5-10-15-20 features people talking about the music that made an impact on them throughout their lives, five years at a time. In this edition, we spoke with 43-year-old Richard Russell. As the head of London's hugely influential XL Recordings, Russell has released music by the Prodigy, Vampire Weekend, Adele, Dizzee Rascal, M.I.A., Radiohead, and more across the last 25 years, as chronicled in the new compilation, Pay Close Attention. He's also maintained an identity as an artist and producer for much of his career, making rave records in the 1990s and, more recently, working with Gil Scott-Heron, Bobby Womack, and Damon Albarn. And though he runs one of the most renowned independent labels on Earth, he still finds time for his first love, DJing, including a recent mix for the BBC's Benji B.

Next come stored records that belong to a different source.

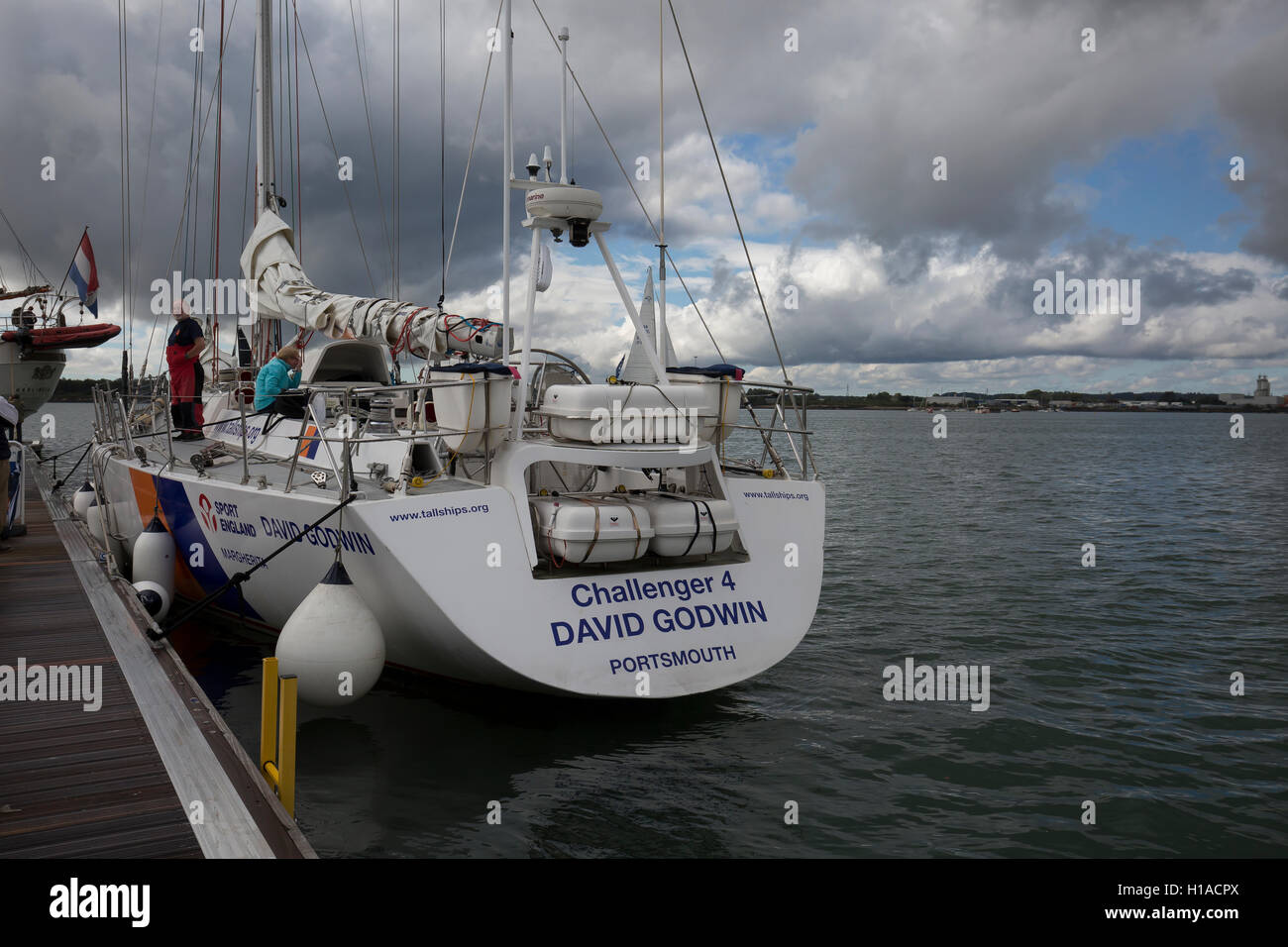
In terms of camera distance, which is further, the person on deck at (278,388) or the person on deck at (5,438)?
the person on deck at (278,388)

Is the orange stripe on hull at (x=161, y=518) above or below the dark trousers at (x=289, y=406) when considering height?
below

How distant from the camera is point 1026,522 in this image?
20.1 m

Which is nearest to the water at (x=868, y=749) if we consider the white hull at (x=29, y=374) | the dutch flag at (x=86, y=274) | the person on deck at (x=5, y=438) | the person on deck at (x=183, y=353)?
the person on deck at (x=5, y=438)

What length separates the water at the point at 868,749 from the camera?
212 inches

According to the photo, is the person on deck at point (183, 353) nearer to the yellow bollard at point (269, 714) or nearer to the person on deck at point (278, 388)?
the person on deck at point (278, 388)

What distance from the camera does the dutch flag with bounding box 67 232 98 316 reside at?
964 inches

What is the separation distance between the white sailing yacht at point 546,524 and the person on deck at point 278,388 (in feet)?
2.66

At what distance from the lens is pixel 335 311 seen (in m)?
10.8

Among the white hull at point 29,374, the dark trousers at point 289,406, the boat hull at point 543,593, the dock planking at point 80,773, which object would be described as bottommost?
the dock planking at point 80,773

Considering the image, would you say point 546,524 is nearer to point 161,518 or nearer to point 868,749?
point 868,749

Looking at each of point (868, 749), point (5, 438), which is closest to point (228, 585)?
point (5, 438)

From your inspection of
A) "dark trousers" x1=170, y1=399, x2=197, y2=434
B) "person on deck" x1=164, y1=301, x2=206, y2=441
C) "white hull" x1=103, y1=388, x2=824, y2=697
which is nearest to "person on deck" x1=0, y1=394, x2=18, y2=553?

My family was Orthodox Jewish, and we lived in a London suburb called Edgware, which was about 50 percent Jewish. These communities with extremely strong religious and cultural identities tend to be a bit insular and cut-off, and Edgware was the kind of a place where people live their whole lives. But I found that world stifling—I didn't want my life to be defined by a particular culture that I inherited from my parents. I had a stable upbringing and I’m appreciative of that, but music offered a potential way to escape from a background that I wasn’t going to be comfortable in.
My parents were second-generation immigrants, growing up in the shadow of the Holocaust. My dad sold insurance and my mom was a primary school teacher. And though I couldn't see this at the time—because I thought of him as this conservative authority figure—my dad was a bit rebellious for the world he was existing in. Part of his rebellion was listening to things like Ian Dury’s New Boots and Panties!!, which he had on cassette. It’s really profane music, quite rude in a lot of places. Listening to that album in later years, I noticed there’s a song on it called "My Old Man", which is Ian Dury's song about his dad. It’s very genuine and heartfelt, and it squared a circle for me.